Your friend needs to be clear with everyone. Although it's been more flexible in the past, she will need to have 'same rules for all'.
A parent handbook helps. I've written two of them.
Yes, she should have regular, routine hours of care that she is willing to provide, and to make this clear. For example, if she ends care at six, she should expect to enforce this with measures to hold families accountable for picking up on time. etc. Families need to know if there is a late pick-up fee, if there is a one-time grace period for this, etc. She need to make some choices in this regard. As someone who has run a preschool from my home, I made it very clear when people were welcome to be on the property.

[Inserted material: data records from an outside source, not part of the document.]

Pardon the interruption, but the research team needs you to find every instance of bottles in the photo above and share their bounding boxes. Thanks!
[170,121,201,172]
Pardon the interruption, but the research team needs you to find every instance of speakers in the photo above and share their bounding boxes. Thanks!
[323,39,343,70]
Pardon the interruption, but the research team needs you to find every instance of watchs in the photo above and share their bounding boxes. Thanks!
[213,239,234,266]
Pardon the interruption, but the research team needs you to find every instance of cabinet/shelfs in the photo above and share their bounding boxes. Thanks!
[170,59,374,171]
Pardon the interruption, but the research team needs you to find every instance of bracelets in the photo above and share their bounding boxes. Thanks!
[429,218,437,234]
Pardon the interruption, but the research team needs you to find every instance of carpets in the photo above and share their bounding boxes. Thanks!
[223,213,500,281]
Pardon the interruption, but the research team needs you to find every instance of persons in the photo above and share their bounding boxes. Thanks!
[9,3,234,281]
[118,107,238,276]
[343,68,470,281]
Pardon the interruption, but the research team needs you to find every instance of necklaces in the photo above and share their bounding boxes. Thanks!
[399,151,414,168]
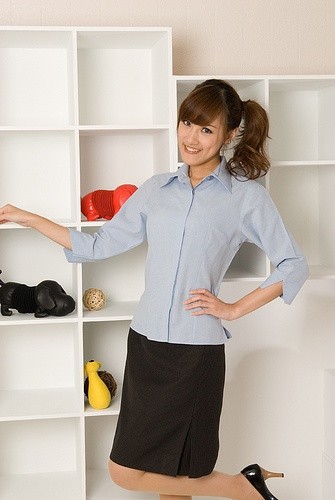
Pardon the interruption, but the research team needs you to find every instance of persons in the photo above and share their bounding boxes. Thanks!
[0,79,309,500]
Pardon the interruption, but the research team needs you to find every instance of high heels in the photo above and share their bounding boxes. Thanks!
[240,463,284,500]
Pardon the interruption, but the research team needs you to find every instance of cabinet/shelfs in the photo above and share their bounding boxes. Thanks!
[0,26,174,500]
[173,74,334,281]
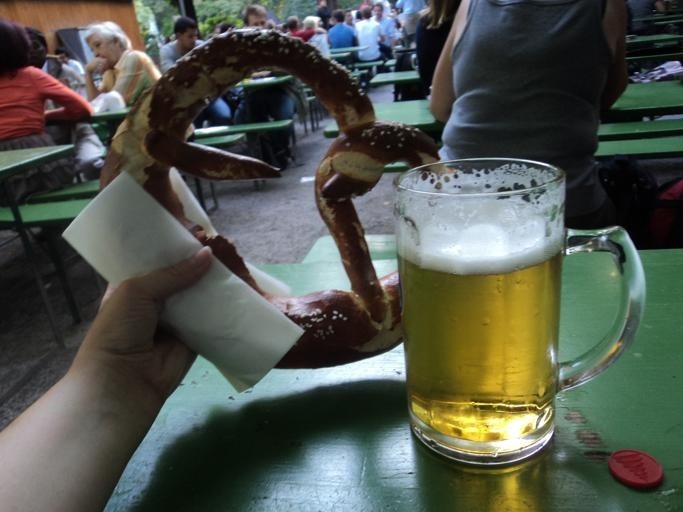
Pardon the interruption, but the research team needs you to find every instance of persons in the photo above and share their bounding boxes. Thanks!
[2,17,91,205]
[303,1,427,75]
[159,17,232,128]
[426,1,627,229]
[0,246,214,512]
[417,1,461,98]
[85,21,195,143]
[50,48,89,100]
[212,4,310,171]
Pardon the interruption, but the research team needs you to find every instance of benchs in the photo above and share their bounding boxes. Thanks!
[0,12,683,321]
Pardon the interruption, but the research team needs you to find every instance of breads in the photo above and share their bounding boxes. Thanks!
[100,23,457,368]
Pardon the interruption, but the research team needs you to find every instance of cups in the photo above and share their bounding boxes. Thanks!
[392,156,645,469]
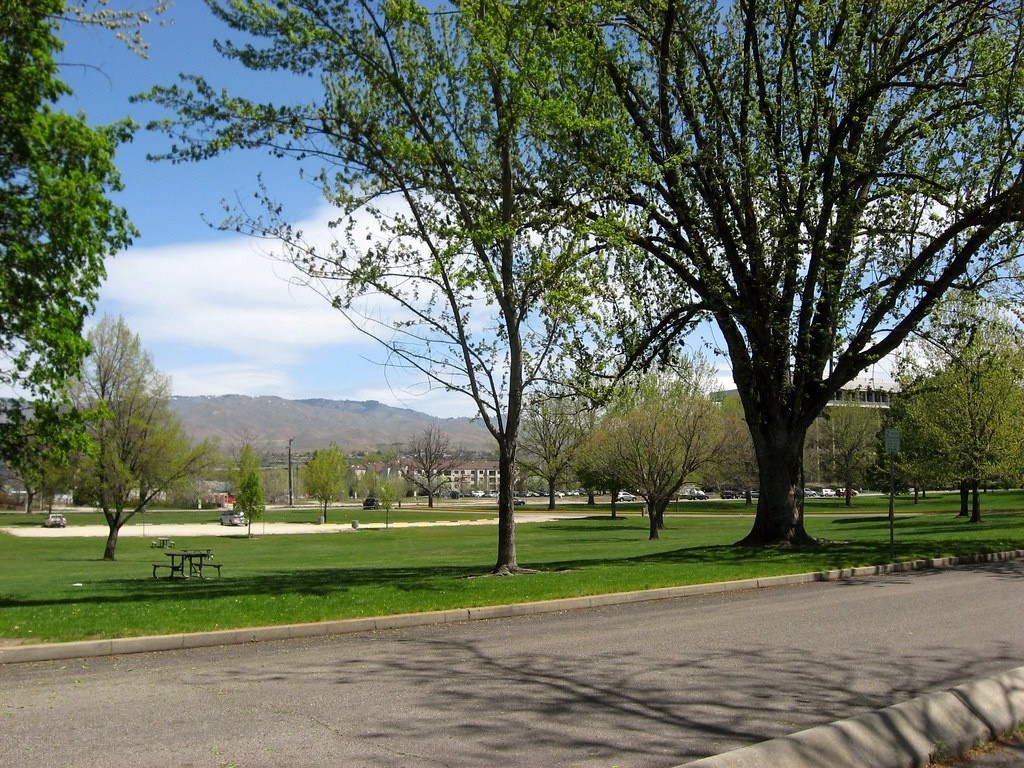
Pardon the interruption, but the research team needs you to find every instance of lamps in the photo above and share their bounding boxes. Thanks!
[211,554,213,560]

Payment should be uniform for all parents, in my opinion. If it's monthly, she might offer to take payments consistently on the 1st or the 15th of the month. There should be a short grace period (I offered three days) and then a reasonable per-day late fee. She should also be clear about when she will NOT provide care due to lack of payment. I personally think that six days out from the agreed-upon payment date is time to say 'please don't bring your child until I'm paid in full'. She needs to make this clear and then stick with it. There's nothing worse than getting a reputation as being too flexible on payments. People stop taking you seriously.
Are there fees or deposits she needs from parents? Also, how much notice does she want from them if they are going to move their child to another care provider. I recommend one payment cycle at least.

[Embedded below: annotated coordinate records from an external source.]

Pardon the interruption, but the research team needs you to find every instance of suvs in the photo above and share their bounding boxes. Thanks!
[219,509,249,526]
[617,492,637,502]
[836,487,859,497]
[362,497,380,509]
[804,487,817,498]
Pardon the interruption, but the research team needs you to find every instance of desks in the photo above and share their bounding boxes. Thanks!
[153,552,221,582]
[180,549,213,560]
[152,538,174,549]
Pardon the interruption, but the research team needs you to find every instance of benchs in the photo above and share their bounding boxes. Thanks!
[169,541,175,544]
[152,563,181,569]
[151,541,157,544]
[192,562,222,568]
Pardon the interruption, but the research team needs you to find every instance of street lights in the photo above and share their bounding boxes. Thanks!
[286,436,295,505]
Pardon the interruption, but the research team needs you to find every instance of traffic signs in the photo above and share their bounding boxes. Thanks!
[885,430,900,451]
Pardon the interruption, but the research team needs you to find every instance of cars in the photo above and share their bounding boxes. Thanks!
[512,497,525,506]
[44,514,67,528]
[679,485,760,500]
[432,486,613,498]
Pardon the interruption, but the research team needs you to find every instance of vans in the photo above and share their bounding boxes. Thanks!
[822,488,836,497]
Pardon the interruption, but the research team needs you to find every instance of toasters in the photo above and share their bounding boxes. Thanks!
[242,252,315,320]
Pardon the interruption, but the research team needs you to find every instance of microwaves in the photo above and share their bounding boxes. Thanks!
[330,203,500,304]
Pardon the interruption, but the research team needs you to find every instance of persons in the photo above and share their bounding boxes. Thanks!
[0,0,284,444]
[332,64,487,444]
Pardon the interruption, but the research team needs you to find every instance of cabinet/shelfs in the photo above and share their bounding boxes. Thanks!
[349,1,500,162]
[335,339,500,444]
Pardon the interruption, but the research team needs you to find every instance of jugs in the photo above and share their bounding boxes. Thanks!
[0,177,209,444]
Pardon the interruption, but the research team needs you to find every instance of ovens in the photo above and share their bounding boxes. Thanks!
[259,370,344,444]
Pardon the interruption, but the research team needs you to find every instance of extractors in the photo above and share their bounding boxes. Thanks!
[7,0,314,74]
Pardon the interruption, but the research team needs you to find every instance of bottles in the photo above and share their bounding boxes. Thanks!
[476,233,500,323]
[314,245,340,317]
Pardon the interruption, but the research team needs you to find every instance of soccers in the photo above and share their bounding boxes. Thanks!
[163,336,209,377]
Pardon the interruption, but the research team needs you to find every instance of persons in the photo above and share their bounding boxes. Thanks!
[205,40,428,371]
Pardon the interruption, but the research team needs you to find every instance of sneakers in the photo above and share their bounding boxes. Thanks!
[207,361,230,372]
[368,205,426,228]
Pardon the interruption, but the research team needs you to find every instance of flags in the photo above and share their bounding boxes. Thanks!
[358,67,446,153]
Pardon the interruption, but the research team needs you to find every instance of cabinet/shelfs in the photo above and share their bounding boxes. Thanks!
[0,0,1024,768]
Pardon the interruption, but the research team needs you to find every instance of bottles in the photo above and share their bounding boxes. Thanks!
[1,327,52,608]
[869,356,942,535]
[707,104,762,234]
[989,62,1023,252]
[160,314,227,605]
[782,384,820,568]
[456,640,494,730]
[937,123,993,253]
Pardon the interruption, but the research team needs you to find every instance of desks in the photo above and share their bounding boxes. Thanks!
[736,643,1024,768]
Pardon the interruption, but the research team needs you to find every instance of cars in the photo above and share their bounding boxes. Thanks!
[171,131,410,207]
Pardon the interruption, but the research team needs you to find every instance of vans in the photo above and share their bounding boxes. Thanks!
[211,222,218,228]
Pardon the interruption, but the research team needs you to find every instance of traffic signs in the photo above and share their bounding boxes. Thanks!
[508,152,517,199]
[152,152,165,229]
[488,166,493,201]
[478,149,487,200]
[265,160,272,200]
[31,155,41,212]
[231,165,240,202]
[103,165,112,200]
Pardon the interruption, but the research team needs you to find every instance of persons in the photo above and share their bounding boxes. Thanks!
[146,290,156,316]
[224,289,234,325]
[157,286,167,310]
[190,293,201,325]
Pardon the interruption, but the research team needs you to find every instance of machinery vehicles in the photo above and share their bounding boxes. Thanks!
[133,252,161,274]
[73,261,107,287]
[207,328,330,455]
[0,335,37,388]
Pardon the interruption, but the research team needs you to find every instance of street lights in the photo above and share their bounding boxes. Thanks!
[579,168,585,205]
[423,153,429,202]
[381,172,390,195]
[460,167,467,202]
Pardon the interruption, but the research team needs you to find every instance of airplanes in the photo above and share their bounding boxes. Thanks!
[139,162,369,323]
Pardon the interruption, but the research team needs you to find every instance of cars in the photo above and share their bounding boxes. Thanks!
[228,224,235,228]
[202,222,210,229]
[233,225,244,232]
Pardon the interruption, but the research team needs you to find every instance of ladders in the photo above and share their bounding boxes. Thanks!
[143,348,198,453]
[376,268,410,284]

Create the daily routine. This should be a schedule which includes meals/snacks, times for some specific activities if possible (storytime, messy art, music and movement, outdoors play, free play), and naps. She should be clear about when meals are so parents dropping off later aren't expecting her to serve a meal she cleared up a half-hour ago. Routine is also important for the children. She should know what her 'day with the kids' looks like and be able to convey that.
Expectations: what does she need parents to bring, either to leave for her to store or for them to bring on a daily basis? How many diapers/wipes? Changes of clothing? What sort of outdoor clothing will they need? Will she be providing meals and snacks, or should parents be packing a nutritious lunch?

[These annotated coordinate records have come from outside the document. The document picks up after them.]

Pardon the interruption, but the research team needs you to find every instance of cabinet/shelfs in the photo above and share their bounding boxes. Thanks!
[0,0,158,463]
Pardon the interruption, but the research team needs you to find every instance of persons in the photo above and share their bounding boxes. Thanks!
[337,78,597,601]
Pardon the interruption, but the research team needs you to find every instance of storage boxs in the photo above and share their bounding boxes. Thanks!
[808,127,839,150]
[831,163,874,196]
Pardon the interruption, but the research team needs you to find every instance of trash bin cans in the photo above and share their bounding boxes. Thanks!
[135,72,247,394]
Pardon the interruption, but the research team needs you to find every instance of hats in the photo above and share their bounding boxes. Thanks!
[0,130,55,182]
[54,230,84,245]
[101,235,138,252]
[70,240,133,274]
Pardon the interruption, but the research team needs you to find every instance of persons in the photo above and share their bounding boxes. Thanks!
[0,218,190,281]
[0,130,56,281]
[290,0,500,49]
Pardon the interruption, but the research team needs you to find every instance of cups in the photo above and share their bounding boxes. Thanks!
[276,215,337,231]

She should also have an illness exclusion policy which covers in detail when kids should be kept home.
In the care situation she's in, she might consider creating some sort of policy regarding exclusion due to aggressive behavior, and to be specific about when a child needs to go home. For example, a toddler biting is more appropriate than a six year old biting or aggressively hitting and should be treated differently.
I could go on. My best recommendation is for your friend to visit a couple local daycares, take the tours, and ask for a parent handbook if possible. This will give her some idea of what she might want to include.
Oh, and she might consider purchasing an insurance policy, or creating herself as an LLC as a firewall to protect her household interests. I did both to make sure we didn't lose the house, just in case a child was accidentally hurt.